Mesaj: Kuran Çevirisi
Biz sorumluluğu (sınanmayı) göklere, yere, dağlara sunmuştuk da onlar onu yüklenmekten çekinmişler ve kabul etmemişlerdi. Ancak onu insan yüklendi; o zalim ve cahil olmuştu.*
Kur’an Meal-Tefsir
Biz emaneti (sorumluluğu) göklere, yere ve dağlara sunmuştuk da onlar bunu yüklenmekten çekinmişler, (sorumluluğundan) korkmuşlardı.[1] Onu insan yüklenmişti. Şüphesiz ki o (insan), çok zalimdir,[2] çok cahildir.
The Final Testament
We have offered the responsibility (freedom of choice) to the heavens and the earth, and the mountains, but they refused to bear it, and were afraid of it. But the human being accepted it; he was transgressing, ignorant.,
The Quran: A Monotheist Translation
We have offered the trust to the heavens and the earth, and the mountains, but they refused to bear it, and were fearful of it. But man accepted it; he was transgressing, ignorant.
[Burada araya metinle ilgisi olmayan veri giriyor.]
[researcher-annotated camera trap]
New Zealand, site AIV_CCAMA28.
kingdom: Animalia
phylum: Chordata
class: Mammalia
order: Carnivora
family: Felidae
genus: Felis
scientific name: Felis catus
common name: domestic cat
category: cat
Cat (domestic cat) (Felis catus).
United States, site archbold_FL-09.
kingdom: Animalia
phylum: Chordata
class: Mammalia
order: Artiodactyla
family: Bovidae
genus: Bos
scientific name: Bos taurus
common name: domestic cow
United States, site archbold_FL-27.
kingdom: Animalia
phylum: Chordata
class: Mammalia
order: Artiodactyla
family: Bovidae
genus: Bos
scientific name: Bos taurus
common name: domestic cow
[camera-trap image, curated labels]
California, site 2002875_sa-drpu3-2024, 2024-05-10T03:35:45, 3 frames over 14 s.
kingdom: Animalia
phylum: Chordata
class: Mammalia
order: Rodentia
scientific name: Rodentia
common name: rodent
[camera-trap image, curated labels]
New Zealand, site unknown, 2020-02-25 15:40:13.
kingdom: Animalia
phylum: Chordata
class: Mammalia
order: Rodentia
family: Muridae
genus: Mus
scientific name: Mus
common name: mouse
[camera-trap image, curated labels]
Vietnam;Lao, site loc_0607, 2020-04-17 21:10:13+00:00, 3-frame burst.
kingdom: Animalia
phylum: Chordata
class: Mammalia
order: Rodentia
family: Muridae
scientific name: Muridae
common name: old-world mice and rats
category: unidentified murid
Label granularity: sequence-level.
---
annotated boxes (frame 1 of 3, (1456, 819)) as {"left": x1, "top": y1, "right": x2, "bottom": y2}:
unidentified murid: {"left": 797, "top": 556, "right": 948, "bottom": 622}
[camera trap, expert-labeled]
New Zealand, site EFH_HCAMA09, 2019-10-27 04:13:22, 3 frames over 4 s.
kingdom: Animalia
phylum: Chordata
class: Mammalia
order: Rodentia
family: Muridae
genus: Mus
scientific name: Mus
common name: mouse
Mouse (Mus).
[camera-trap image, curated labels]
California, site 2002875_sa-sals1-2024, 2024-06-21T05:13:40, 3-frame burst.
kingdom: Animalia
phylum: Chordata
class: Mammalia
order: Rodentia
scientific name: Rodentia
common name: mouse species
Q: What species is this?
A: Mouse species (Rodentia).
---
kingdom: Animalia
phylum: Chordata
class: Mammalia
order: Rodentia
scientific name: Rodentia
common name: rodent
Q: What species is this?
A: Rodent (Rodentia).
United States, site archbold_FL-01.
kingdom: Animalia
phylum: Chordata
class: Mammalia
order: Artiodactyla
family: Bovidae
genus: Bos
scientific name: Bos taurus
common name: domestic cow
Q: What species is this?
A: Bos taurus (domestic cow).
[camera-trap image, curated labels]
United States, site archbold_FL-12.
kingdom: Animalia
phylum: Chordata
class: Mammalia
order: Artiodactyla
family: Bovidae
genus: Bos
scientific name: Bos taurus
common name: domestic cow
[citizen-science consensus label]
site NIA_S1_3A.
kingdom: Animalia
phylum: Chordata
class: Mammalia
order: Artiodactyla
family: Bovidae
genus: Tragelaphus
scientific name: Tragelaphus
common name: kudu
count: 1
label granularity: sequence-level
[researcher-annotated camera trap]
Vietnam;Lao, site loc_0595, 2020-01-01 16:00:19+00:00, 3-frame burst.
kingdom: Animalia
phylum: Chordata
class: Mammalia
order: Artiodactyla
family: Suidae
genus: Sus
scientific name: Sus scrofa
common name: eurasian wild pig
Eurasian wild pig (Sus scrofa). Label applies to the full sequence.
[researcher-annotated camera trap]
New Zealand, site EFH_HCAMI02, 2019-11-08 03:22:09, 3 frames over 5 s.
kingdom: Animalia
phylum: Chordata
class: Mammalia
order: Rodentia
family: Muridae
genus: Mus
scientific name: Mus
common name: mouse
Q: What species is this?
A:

Quran: A Reformist Translation
We have offered the trust to the heavens and the earth, and the mountains, but they refused to bear it, and were fearful of it. But the human being accepted it; he was transgressing, ignorant.
The Clear Quran
Indeed, We offered the trust to the heavens and the earth and the mountains, but they ˹all˺ declined to bear it, being fearful of it. But humanity assumed it, ˹for˺ they are truly wrongful ˹to themselves˺ and ignorant ˹of the consequences˺,
Tafhim commentary
We offered the trust to the heavens and the earth and the mountains, but they refused to carry it and were afraid of doing so; but man carried it. Surely he is wrong-doing, ignorant.[1]
Al- Muntakhab
We offered the "trust" to the heavens, the earth and the mountains -with what it entails of expectation of knowing and reasoning, of feeling and thinking and of obligations and responsibilities- but they declined to bear it for what it involves of burdensome consequences. But man (Adam -his genes-) accepted it and was willing to bear the responsibility and to give an undertaking of fidelity; He was indeed unfair to himself, having no knowledge of the logical Sequence.
(Umm Muhammad, Mary Kennedy, Amatullah Bantley)
Indeed, we offered the Trust to the heavens and the earth and the mountains, and they declined to bear it and feared it; but man [undertook to] bear it. Indeed, he was unjust and ignorant.